O cenário desse “mistério digital” é o portal E-Docs, o sistema de gestão de documentos do Governo do Espírito Santo. O objeto da investigação? A obra do Contorno de São Mateus, um projeto que deveria ser motivo de orgulho e clareza, mas que parece estar envolto em camadas de burocracia inacessível.
A “Falsa” Chave do Acesso
Imagine o seguinte: você faz um pedido oficial baseado na Lei de Acesso à Informação — um direito de qualquer cidadão, e um dever de qualquer parlamentar. Dias depois, você recebe uma notificação oficial: “Credenciamento liberado”. Você respira aliviado, pensando que a transparência venceu.
Mas é aí que o labirinto começa.
Ao tentar abrir os documentos — incluindo comprovantes de pagamentos ligados ao diretor do DER-ES — o sistema exibe um aviso seco: “Você não está credenciado para ler o conteúdo desta peça”.
Para Polese, isso não é apenas um erro técnico; é um símbolo de uma “transparência de fachada”. Como pode um sistema dizer que você tem acesso e, no segundo seguinte, bloquear a leitura até de documentos classificados como “organizacionais”, que deveriam ser os mais simples de consultar?

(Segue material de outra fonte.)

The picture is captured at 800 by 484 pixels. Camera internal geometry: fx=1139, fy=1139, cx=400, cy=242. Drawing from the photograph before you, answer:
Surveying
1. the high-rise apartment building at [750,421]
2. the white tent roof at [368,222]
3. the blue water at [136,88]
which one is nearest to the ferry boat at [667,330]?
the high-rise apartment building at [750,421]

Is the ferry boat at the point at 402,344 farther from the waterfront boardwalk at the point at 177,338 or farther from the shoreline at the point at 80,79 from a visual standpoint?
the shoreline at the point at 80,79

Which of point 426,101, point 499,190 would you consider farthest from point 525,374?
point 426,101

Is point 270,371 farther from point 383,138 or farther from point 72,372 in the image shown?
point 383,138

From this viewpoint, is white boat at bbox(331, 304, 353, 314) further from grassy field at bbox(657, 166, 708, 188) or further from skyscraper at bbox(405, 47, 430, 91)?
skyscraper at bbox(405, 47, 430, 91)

Pode parecer uma briga política distante, mas a verdade é que o Contorno de São Mateus é pago com o seu imposto. Quando um deputado — que tem a prerrogativa constitucional de fiscalizar — encontra dificuldades para ler um PDF sobre pagamentos públicos, o sinal de alerta deve acender para todos nós.
A falta de clareza gera desconfiança. E em um estado onde os princípios de moralidade e impessoalidade devem guiar o serviço público, o “sigilo” injustificado em obras de infraestrutura é um obstáculo para a democracia.
Próximos Passos: Da Tela para a Justiça
Lucas Polese foi enfático: se a porta digital está trancada, ele vai buscar as chaves no Judiciário. O deputado anunciou a entrada de um Mandado de Segurança para garantir o acesso a esses dados. Além disso, o Ministério Público de Contas já está de olho no caso, iniciando uma investigação formal.
A política, muitas vezes, é feita desses embates invisíveis nos bastidores dos portais de transparência. O que Polese denuncia é que o acesso à informação não pode ser um jogo de “esconde-esconde”.
E você, o que acha? A transparência deve ser um livro aberto ou o governo tem o direito de manter “cadeados” em documentos de obras públicas?
Fique atento, pois a fiscalização do seu dinheiro não pode parar em uma mensagem de erro na tela do computador.